Wind transportation can cause deflationary hollows, another landform created by a present day process. This transportation mainly occurs in the form of saltation, and the wind removes the finer material, leaving a stony hollow behind. Although this is true for most hollows, some hollows – mostly the biggest ones, are not caused by deflation as the scale of them is too large.
The final landform formed from Aeolian processes is the sand dune. The variety of sand dunes which are visible in the desert are shaped by wind direction – with velocity and fetch having an effect. However, the quantity of sand which the dunes are composed of indicates that although the shape is altered by the present day wind, the sand was deposited there in the past.
The present day fluvial processes also produce a wide range of landforms. Wadis are flat floored river channels which for much of the year contain no water. Many of the shallow wadis are created by present day fluvial erosion processes, such as abrasion and corrosion, however many of the steep sided gorges are created by past processes, during a time in which there was more water than there is present today, and the scale of some of these gorges indicates that as well as the down cutting, there may have also bee. some tectonic uplift, for example on the Colorado plateau.
Lateral erosion has created the landforms of pinnacles, mesas and buttes. These are pillars of mechanically stronger rock, which have resisted the fluvial erosion better than the surrounding rock, and are therefore left standing. The mechanical strength of the rock means that the faces are very steep.

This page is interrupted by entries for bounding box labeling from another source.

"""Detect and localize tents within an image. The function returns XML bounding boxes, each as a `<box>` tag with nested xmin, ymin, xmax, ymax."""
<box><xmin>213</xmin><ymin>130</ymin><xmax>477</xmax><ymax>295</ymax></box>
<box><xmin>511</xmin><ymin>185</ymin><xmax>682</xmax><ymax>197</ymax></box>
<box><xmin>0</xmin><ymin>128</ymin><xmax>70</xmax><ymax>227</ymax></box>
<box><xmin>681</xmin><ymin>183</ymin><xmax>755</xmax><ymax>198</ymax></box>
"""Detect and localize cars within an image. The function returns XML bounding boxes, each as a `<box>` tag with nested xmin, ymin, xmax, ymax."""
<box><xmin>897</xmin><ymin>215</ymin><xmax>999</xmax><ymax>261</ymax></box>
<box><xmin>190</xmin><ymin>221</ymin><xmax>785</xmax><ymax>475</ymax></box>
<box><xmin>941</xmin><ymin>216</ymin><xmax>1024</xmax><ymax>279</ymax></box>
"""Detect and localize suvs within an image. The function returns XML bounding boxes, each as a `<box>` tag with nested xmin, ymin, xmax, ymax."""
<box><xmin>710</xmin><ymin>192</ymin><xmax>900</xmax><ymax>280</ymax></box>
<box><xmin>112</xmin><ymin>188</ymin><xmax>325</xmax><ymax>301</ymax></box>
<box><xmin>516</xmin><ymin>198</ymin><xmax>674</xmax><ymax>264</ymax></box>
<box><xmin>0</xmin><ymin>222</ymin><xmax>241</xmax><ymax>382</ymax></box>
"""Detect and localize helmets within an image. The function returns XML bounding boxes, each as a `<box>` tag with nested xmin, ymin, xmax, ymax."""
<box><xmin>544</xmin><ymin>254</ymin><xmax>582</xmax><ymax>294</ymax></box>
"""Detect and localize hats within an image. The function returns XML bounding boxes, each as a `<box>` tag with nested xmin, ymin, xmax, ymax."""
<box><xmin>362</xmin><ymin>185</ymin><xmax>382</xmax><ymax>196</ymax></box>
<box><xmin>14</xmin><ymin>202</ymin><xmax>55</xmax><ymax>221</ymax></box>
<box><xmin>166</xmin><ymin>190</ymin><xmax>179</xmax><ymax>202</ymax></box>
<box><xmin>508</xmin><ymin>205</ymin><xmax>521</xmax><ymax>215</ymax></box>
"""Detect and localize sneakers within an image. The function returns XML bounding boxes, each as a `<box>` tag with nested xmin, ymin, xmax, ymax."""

On a small scale, alluvial fans and bahadas are a product of present day fluvial deposition. These form when a river reaches flat ground, and therefore loses energy, causing it to deposit the load which it had been carrying due to a lack of energy.
The main argument that desert landforms are a product is past process is the scale of the landforms and the lack of water in the present day. For example, the amount of sand present in some dunes makes it impossible to be formed by wind alone. Other relic dunes are not even being worked by wind, and were produced in a time during the Holocene period when they were active
As the cliffs in deserts are weathering limited, these are a product of present day processes. This means that the rate of weathering is slower than the rate of transport, and unlike the transport limited slopes of more temperate climates, no material such as regolith and soil can accumulate. The transport limited slopes have a build up of this material on the scarp slope, and over time this becomes covered in vegetation and rounded. On the slopes of the desert, such as the Flaming Gorge in Utah, all of the eroded material is transported away by rivers, leaving a very angular slope.
As weathering, the breaking down of rocks in situ involving little/no movement, in deserts is a very slow process, it can be assumed that that this is not a present day process, but a process which happens over a long period of time and continues into the present day. Weathering in deserts is such a slow process because there is a lack of moisture and soil/organic acids, and the rocks are often mechanically strong. However, this means that different desert locations have different rates of weathering, and therefore in some the weathering could be classed as a present day process – for example although the process of wetting and drying may take a large amount of time, the granular disintegration of sandstone – where different crystals in the rock heat up and cool down at different rates – is constantly happening due to the high diurnal temperature ranges, and therefore these landforms are produced by present day processes. Landscapes formed by weathering must have been created during a time in which more water was present.
In conclusion, many of the landscapes seen in the desert today are a product of present day processes shaping the land over a long period of time. However, the sheer scale of some of these indicates that the present day processes worked in combination with things ling tectonic uplift, and some landforms were not created by present day processes at all.